Norwegian politician (born 1961)

Leif Johan Sevland (born 13 September 1961 in Karmøy) is a Norwegian business leader and former politician for the Conservative Party (Høyre). He served as Mayor of Stavanger from 1995 to 2011. Since 2012, he has been the president and CEO of the Offshore Northern Seas Foundation (ONS). In November 2014, he was also appointed Honorary Consul for the Republic of France.

== Mayor of Stavanger ==
Sevland was elected to the municipal council of Stavanger Municipality in 1987 and became mayor in 1995. He was re-elected in the municipal elections of 1999, 2003, and 2007, serving a total of 16 consecutive years as mayor until he chose not to run for re-election in 2011.

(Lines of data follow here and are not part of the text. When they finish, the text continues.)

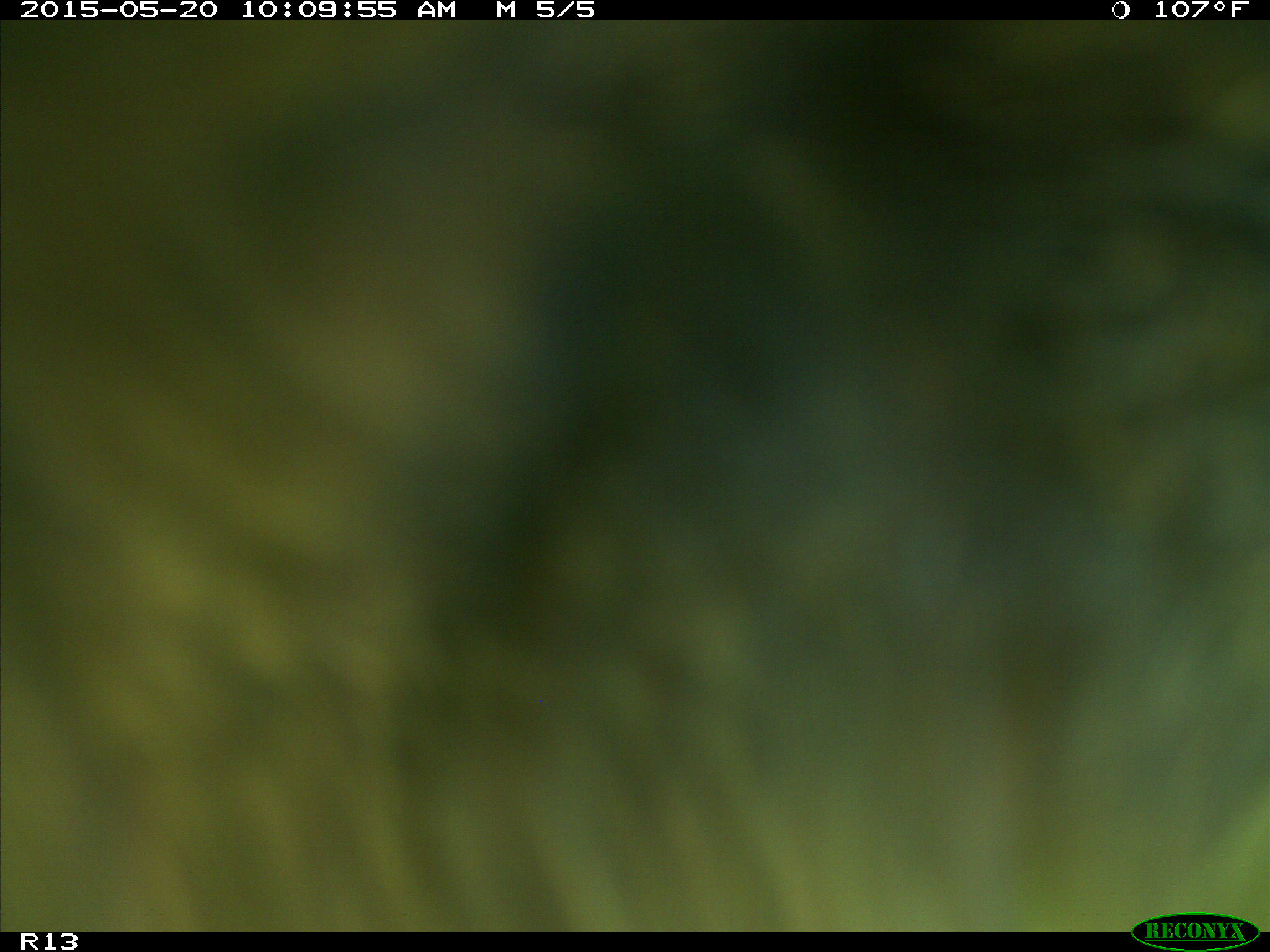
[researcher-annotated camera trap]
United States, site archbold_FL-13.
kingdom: Animalia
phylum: Chordata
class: Mammalia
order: Artiodactyla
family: Bovidae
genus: Bos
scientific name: Bos taurus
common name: domestic cow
Bos taurus (domestic cow).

During his time in office, Sevland became a prominent advocate for the oil and energy industry. Stavanger and the surrounding region saw a significant number of new oil and oil service companies established during his tenure. He held various board positions aimed at promoting regional business development.

He also co-initiated the World Energy Cities Partnership in the mid-1990s and served as its president for seven years. He was a strong proponent of major cultural and educational initiatives, such as the Stavanger Concert Hall and the Norwegian Petroleum Museum, and Stavanger was named European Capital of Culture in 2008. Sevland was also central to the establishment of the University of Stavanger.

== Political career ==
Sevland began his political career in the Young Conservatives (Unge Høyre), initially as chair of Karmøy Unge Høyre, later becoming deputy chair of Stavanger Unge Høyre, and eventually serving as chair of Rogaland Unge Høyre from 1983 to 1988.

He was a member of the Rogaland County Council from 1988 to 1999, chair of Stavanger Høyre from 1989 to 1994, and chair of Rogaland Høyre from 1994 to 1998. Sevland also served as a deputy representative to the Norwegian Parliament (Stortinget) for Rogaland in the periods 1985–1989 and 1993–1997, meeting for a total of 7 months in 1994/1995.

== President and CEO of ONS Foundation ==
In 2012, Sevland was appointed president and CEO of the Offshore Northern Seas (ONS) Foundation. Under his leadership, ONS has evolved from a meeting place for the oil and gas industry into a global energy forum that fosters dialogue on geopolitics, energy and climate. The ONS conference gathers ministers, senior political leaders, global thinkers and energy executives. In 2024, the event featured approximately 1,150 speakers across nine conference arenas. The exhibition highlights all forms of energy and has actively promoted renewable solutions and energy transformation. In 2024, ONS hosted 1,200 exhibitors and welcomed over 70,000 visitors.

Sevland has also led the foundation into international strategic partnerships with institutions such as the Munich Security Conference and CERAWeek, organizing recurring events in collaboration with them.

== General references ==
- Lerøen, Bjørn Vidar (red.) (2011). Lyseblå kjempe i vest og i verden. Leif Johan Sevland 50 år. Stavanger Høyre.